● **ABOUT THIS TASK**:
Only the lines from the one containing "this 500×356 image." through the last line below belong in your copy; transcribe them exactly and omit any pictures.

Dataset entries
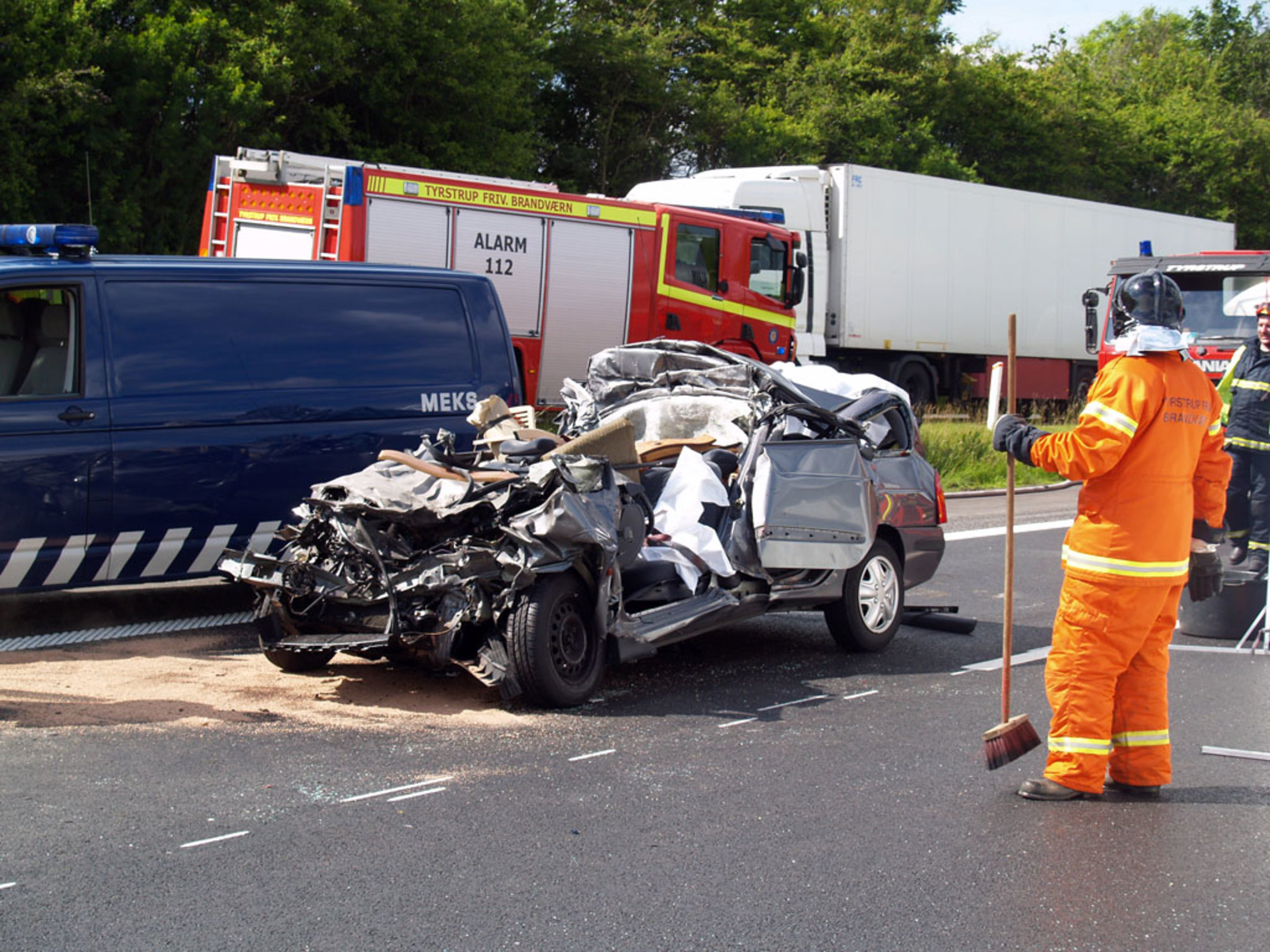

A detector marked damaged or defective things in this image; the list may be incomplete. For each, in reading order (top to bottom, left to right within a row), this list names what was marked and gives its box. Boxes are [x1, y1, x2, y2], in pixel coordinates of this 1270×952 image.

wrecked silver car [218, 343, 944, 711]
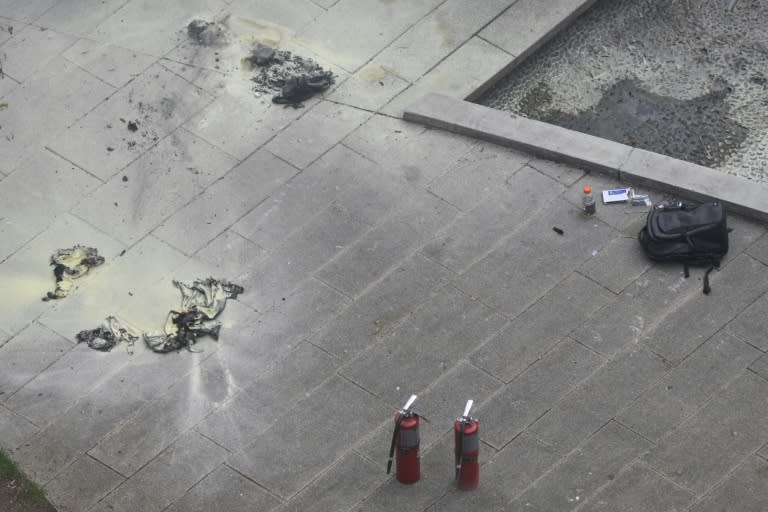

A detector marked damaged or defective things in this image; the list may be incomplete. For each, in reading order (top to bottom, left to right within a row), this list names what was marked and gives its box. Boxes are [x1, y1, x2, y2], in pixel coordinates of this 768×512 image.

burned debris [42, 244, 104, 300]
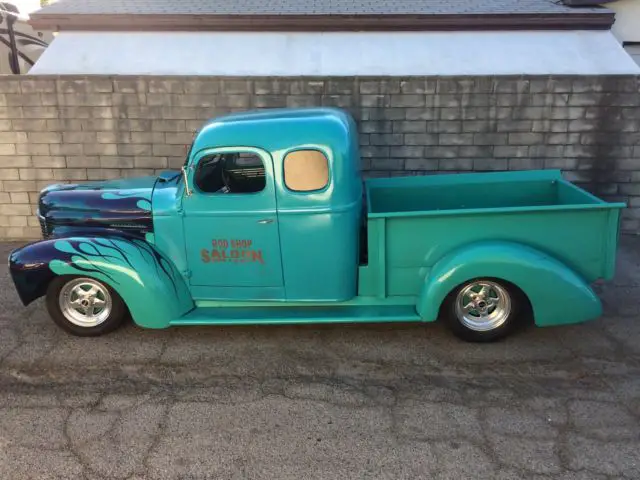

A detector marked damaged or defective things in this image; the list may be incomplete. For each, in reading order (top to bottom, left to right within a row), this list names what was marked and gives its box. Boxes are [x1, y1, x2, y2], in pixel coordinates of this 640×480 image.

cracked asphalt [1, 237, 640, 480]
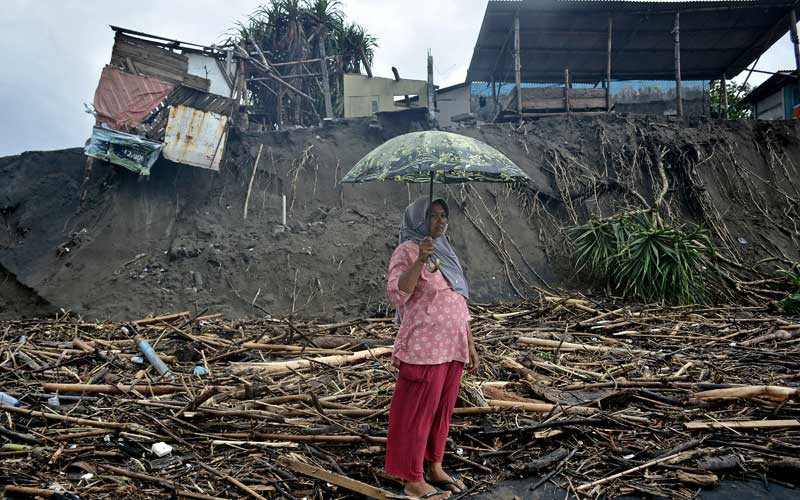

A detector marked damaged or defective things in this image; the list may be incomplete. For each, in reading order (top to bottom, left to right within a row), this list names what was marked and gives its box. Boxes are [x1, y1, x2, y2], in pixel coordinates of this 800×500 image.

rusty metal sheet [161, 104, 227, 171]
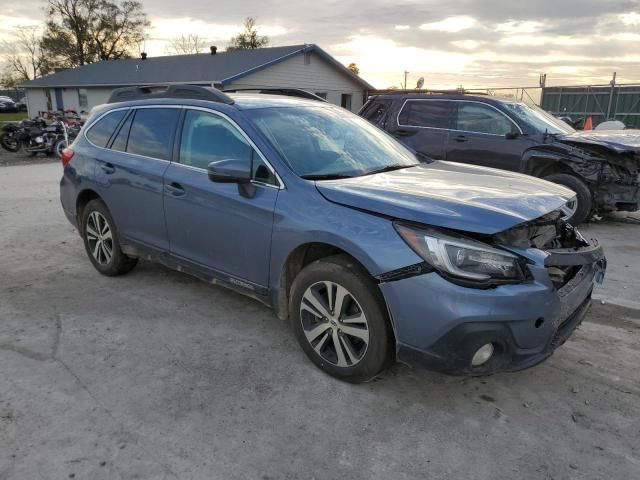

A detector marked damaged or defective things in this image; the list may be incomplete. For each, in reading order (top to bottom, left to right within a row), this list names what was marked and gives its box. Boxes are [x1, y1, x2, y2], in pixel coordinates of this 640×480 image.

broken headlight assembly [396, 223, 528, 286]
damaged front bumper [378, 239, 608, 376]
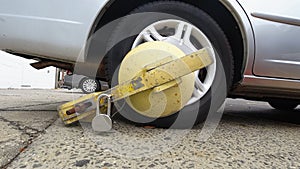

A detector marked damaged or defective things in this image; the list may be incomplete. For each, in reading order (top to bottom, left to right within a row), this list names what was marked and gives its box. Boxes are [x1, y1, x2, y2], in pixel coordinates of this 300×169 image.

cracked asphalt [0, 89, 300, 168]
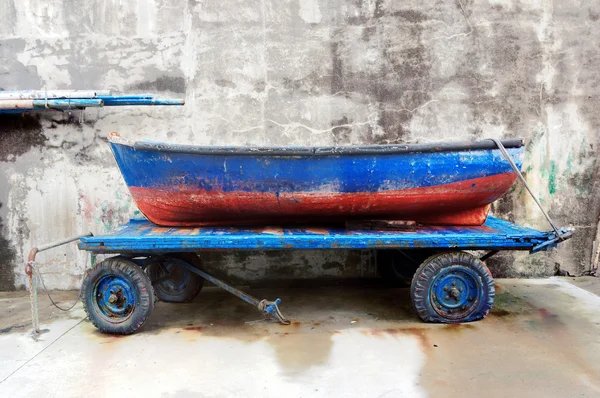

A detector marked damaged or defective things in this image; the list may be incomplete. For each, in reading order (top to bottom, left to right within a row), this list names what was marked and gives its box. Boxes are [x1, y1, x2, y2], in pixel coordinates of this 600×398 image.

rusty metal [25, 232, 92, 338]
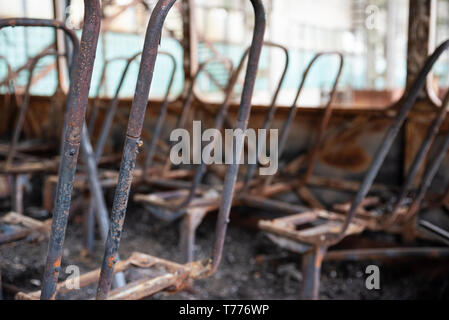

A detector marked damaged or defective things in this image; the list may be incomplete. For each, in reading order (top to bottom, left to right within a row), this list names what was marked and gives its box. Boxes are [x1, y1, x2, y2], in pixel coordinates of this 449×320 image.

rusted chair frame [14, 0, 262, 302]
burned metal chair [16, 0, 266, 300]
burned metal chair [133, 41, 288, 262]
burned metal chair [258, 40, 449, 300]
rusted chair frame [260, 40, 449, 300]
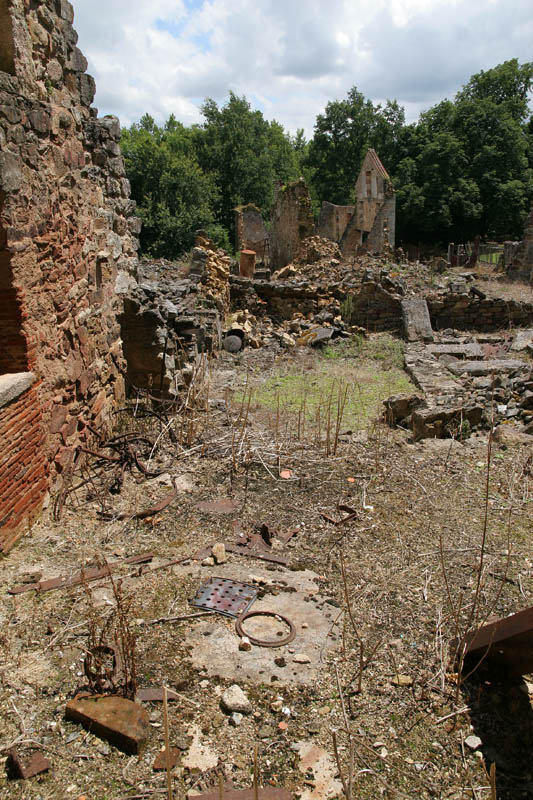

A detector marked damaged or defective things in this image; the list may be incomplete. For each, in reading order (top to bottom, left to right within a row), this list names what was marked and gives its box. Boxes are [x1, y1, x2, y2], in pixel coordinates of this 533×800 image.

burned barn remnant [0, 0, 139, 552]
rusted metal debris [99, 478, 181, 520]
rusted metal debris [195, 496, 239, 516]
rusted metal debris [9, 552, 153, 592]
rusted metal debris [189, 576, 258, 620]
rusty iron ring [236, 608, 298, 648]
rusted metal debris [236, 612, 298, 648]
rusted metal debris [458, 608, 533, 676]
rusted metal debris [6, 748, 50, 780]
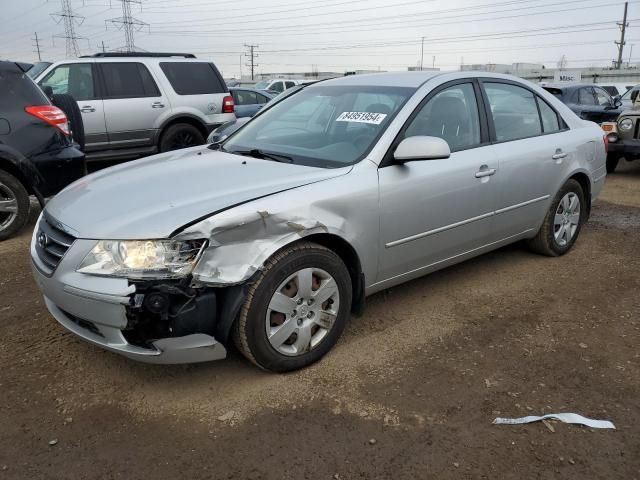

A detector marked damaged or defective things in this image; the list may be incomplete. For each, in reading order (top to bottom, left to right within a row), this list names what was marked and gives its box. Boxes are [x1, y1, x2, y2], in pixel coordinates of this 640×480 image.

damaged front bumper [31, 232, 230, 364]
torn bumper cover [32, 236, 229, 364]
broken headlight [76, 239, 208, 280]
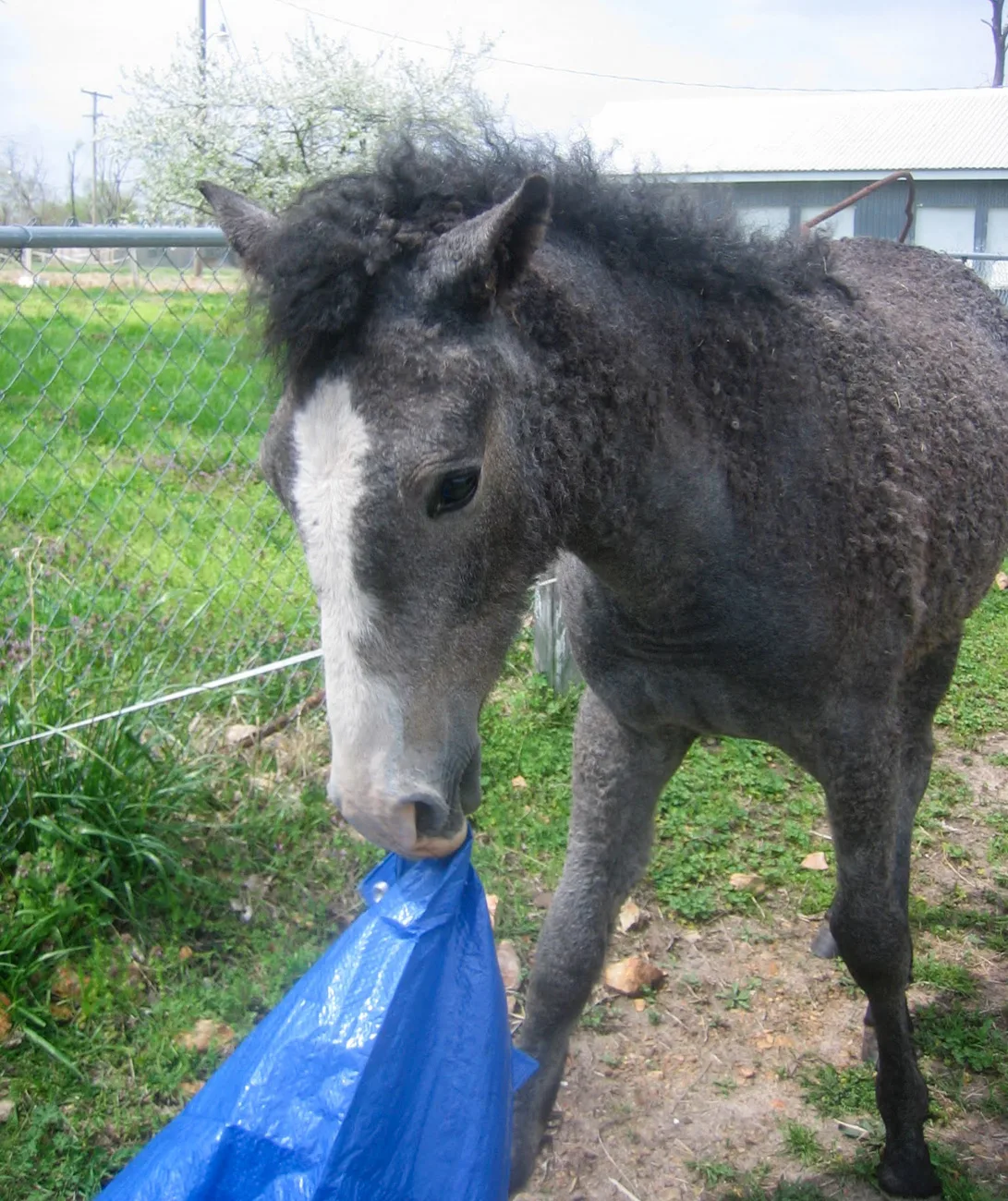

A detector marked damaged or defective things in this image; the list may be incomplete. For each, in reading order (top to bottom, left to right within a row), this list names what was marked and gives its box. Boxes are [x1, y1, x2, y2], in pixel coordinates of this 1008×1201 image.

rusty metal bracket [802, 169, 917, 243]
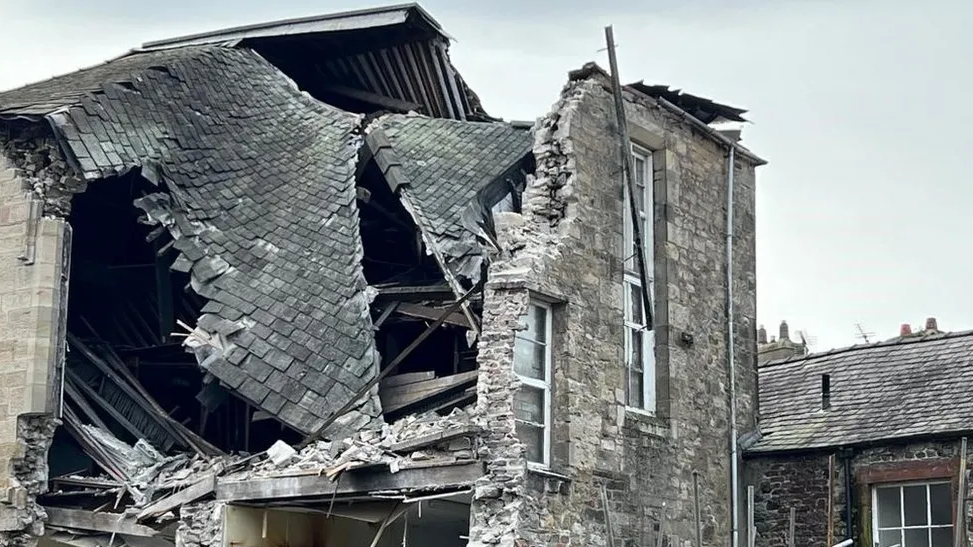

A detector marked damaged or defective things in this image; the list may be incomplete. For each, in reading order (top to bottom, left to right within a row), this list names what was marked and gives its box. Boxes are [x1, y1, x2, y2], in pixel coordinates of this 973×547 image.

damaged slate roof [0, 45, 382, 436]
damaged slate roof [364, 115, 532, 282]
damaged slate roof [752, 330, 973, 454]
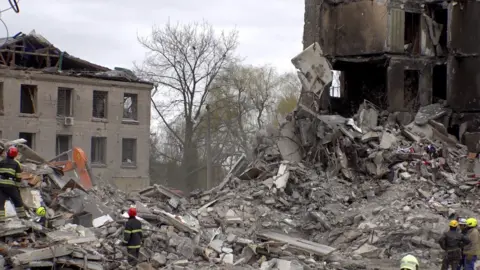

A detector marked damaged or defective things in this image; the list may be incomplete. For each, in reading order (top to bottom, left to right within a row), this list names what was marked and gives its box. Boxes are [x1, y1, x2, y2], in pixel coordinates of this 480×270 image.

broken wall [0, 70, 151, 192]
damaged facade [0, 30, 152, 191]
damaged facade [304, 0, 480, 148]
broken wall [386, 57, 436, 112]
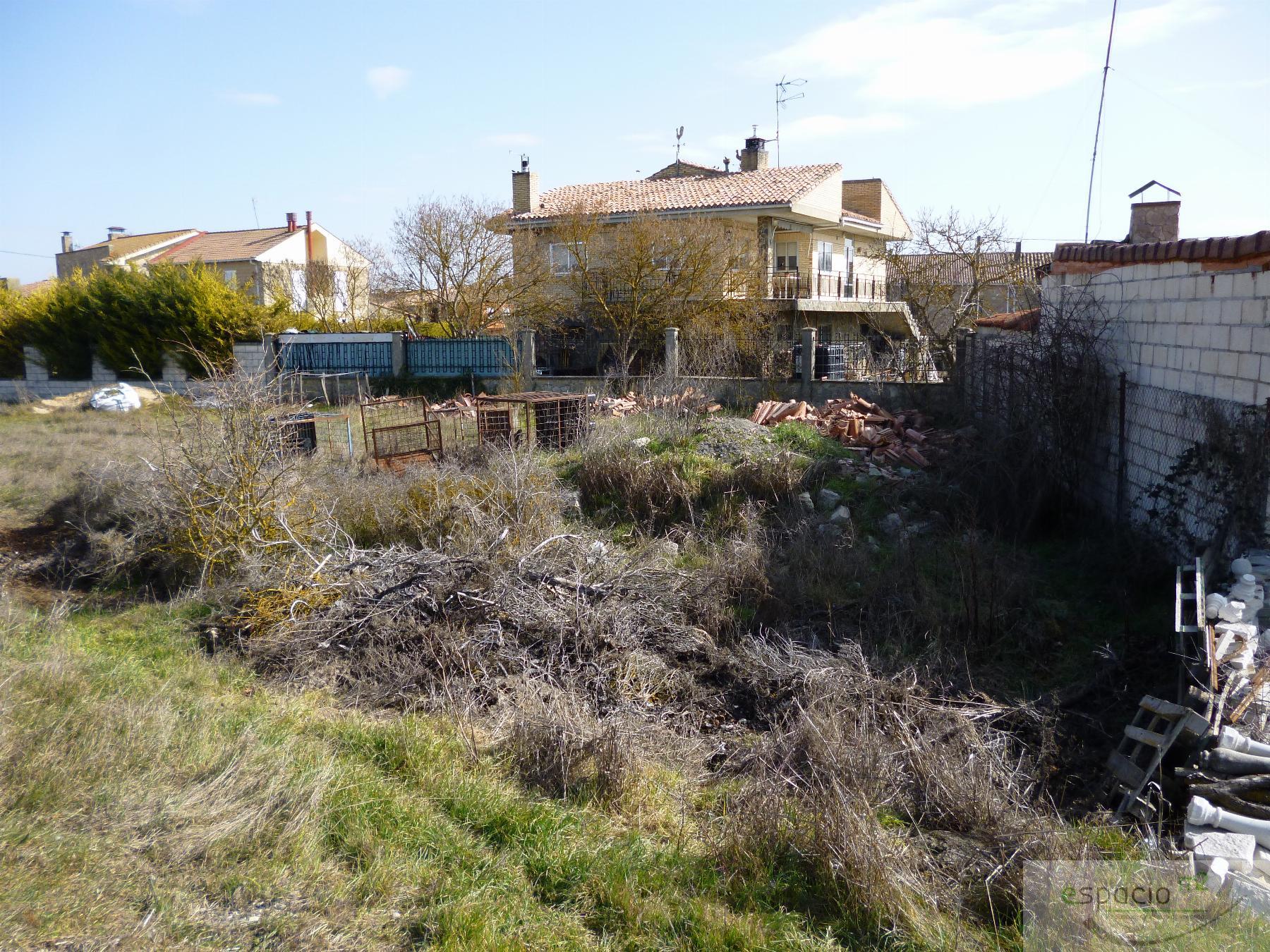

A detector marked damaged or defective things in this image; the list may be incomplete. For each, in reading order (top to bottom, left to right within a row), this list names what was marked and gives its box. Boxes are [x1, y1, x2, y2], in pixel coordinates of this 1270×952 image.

rusty wire mesh panel [361, 396, 445, 467]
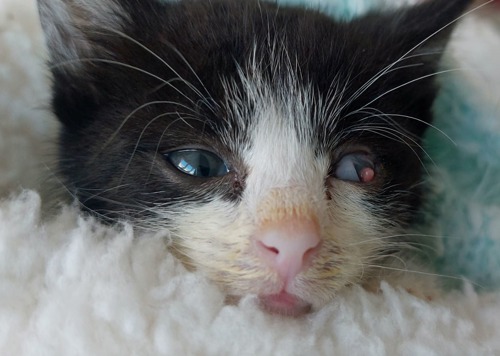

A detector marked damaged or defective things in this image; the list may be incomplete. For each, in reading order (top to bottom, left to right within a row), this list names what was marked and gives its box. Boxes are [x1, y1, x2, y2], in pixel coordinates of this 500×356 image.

damaged eye [168, 149, 230, 178]
damaged eye [336, 152, 376, 184]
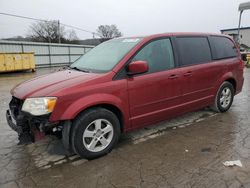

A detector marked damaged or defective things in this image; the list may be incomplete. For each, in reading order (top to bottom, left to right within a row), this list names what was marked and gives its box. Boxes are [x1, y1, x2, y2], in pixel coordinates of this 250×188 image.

damaged front end [5, 97, 59, 144]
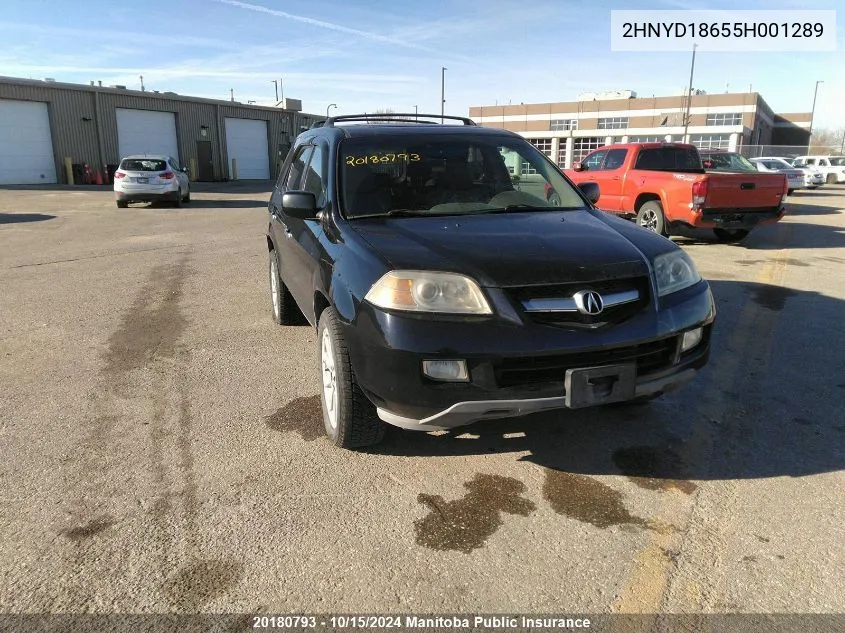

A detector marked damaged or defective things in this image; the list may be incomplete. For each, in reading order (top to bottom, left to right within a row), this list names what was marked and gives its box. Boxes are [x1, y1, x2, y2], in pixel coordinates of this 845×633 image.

cracked asphalt [0, 181, 840, 624]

● **SOLUTION TO THIS TASK**:
A detector marked damaged or defective things in this image; the list may be incomplete. For each, in reading order (top to bottom, left to right within a row), this list names what was marked and gives its box. Boxes are [x1, y1, x2, y2], in pixel coordinates of this 500×356 image.

damaged eye [168, 149, 230, 178]
damaged eye [336, 152, 376, 184]

A detector marked damaged or defective things in this image; the list may be incomplete. For each, in reading order (top to bottom, left to right within a row), this list names what was marked and gives its box. Boxes are [x1, y1, x2, y2], in pixel coordinates of this 250×188 image.

damaged front end [5, 97, 59, 144]

A detector marked damaged or defective things in this image; the list may be incomplete. For each, in reading order (top to bottom, left to right within a row), this list names what was marked and gives its box. Boxes are [x1, y1, x2, y2], in pixel coordinates of this 845×633 image.

cracked asphalt [0, 181, 840, 624]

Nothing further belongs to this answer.